Determining which relationships are useful is one of the key tasks of the data scientist. But this is initially driven by domain knowledge, i.e. understanding and knowledge of the specific subject matter being analysed. Generally those with domain knowledge brainstorm and expand out the feature of the data to include a rich set of potentially relevant features. Then it is over to the data scientist to crunch the numbers and using mathematical indicators determine which features are actually relevant in terms of predicting the desired outcome. If after this the context still isn’t in the data then it becomes a rinse and repeat effort of trying to improve available features and/or expanding the data set volumes.
Then it is over to the data scientist to crunch the numbers and using mathematical indicators determine which features are actually relevant
For example, using domain knowledge we might expand out our feature set to the point where we could explain, “Tom purchased 6 cans of blue paint because he last painted his house 5 years ago, he lives within 3 miles of the store, the next two weeks expect to be good weather, he owns the house and he likes the color blue”. If we break this down the data to source this analysis may come from a combination of proprietary and open data.
Assuming our CRM system keeps basic demographics we may determine that Tom:
- Purchased 6 cans – we could potentially use contextual datasets to determine Tom’s property size and calculate the likely number of cans of paint based on existing formulas.
- His house is more than 10 years old – probably few would repaint a new house.
- He last painted his house 5 years ago – maybe we keep a history of paint purchases, or maybe we process street imagery through a model which detects changes in house color (maybe an extreme hypothetical).
- Within 3 miles of the store – public data sets, calculated driving distances between addresses
- He owns the house – contextual data sets or requested demographic data
Feeding these contextual features into a machine learning model along with our proprietary data we may learn the relationships that gives us a model to predict if a customer is in the market for paint. Not all features necessarily would be relevant to our model however if we get the right mix then we may be able to product with high levels of confidence. This would allow us to invest appropriately in direct marketing and offers and an appropriate time to maximise our return.
While this is a simple and perhaps silly example it should start to demonstrate the point of how analysis can be greatly improved through the introduction of context from the use of open and public datasets. However there are some challenges in doing this which need to be addressed which include:
- There is a lot of great data freely available in open data sets. However, many open data sets are currently orientated towards human consumption. That is, they tend to be presented in aggregate form with skewed towards some analysis formed by the publisher. Publishers of open datasets need to understand that quite probably it will never be a human consuming their data directly in the future, instead it will be a computer for which raw data is more useful.

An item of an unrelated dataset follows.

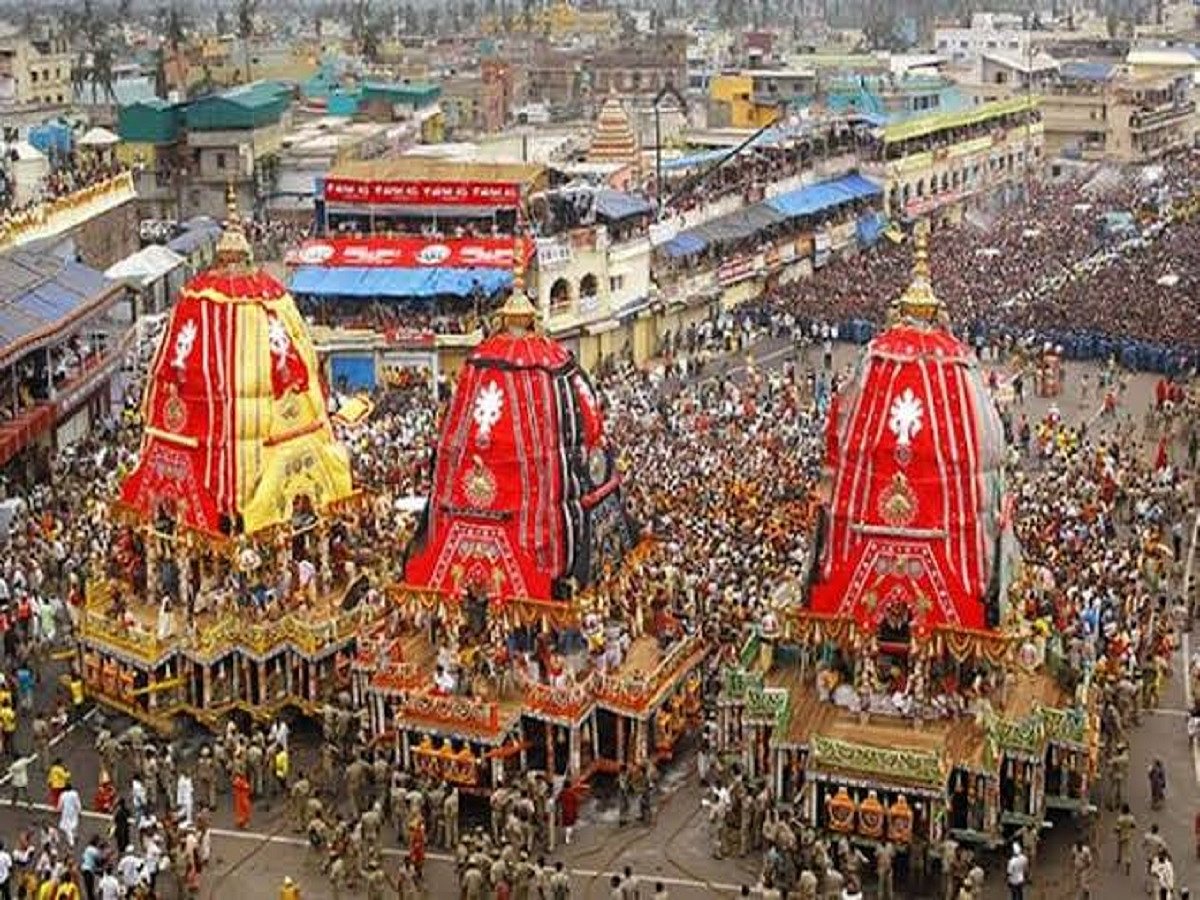 Odisha imposes ‘curfew-like’ shutdown in Puri for Rath Yatra  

- Open data sets are not catalogued. There are various sites that try and list open data repositories but none I have seen are doing this very well. You can currently spend a lot of time trying to find good sources of open data.

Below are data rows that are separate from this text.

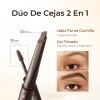 Sace Lady Lápiz Y Gel De Cejas 2 En 1
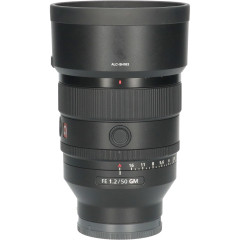 Tweedehands Sony FE 50mm f/1.2 GM CM5467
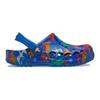Crocs EVA Comfortable and Versatile Children's Sandals Dark Blue Kids' Model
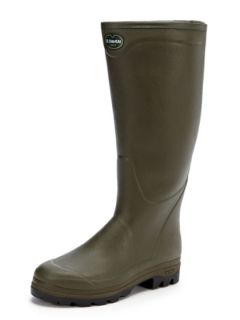 Faux Fur lined Rain Boots by Le Chameau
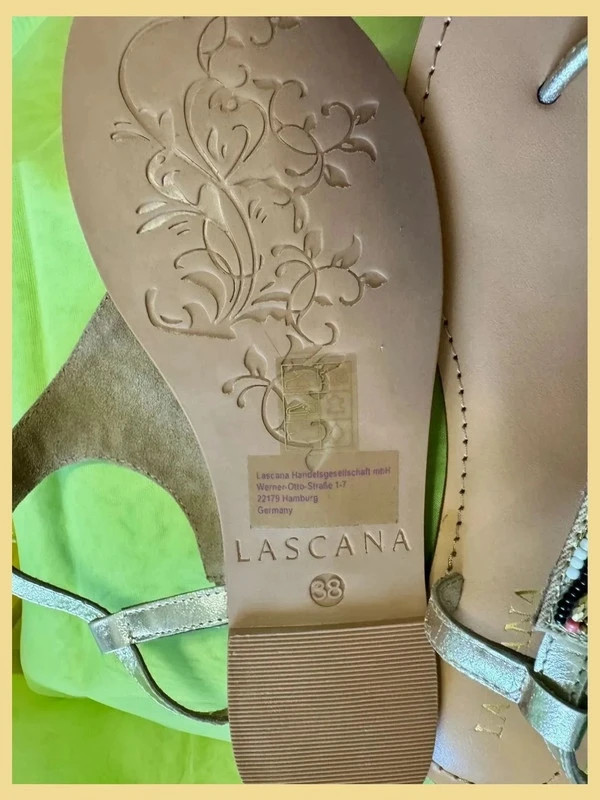 Divinas sandalias abalorios marca Lascana , número 38 😍 – Lascana – taille 38 3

- Data integration still continues to be highly time consuming. Combining continues to this day to be one of the most time consuming tasks of any data professional and despite the ETL tools on the market some of the fundamental issues have not been solved. Open data needs to be more self-describing in ways that allow machines to integrate and the poor human can focus on better things.
* example of pre-analysed summary data. Suitable for human consumption but less so for machine consumption (the more likely consumer in the future).
Hopefully this summary helps to explain why context is so important to data and our ability to leverage it for making useful prediction. While this is an overly simple example, the key point is that to accurate prediction useful relationships have to exist.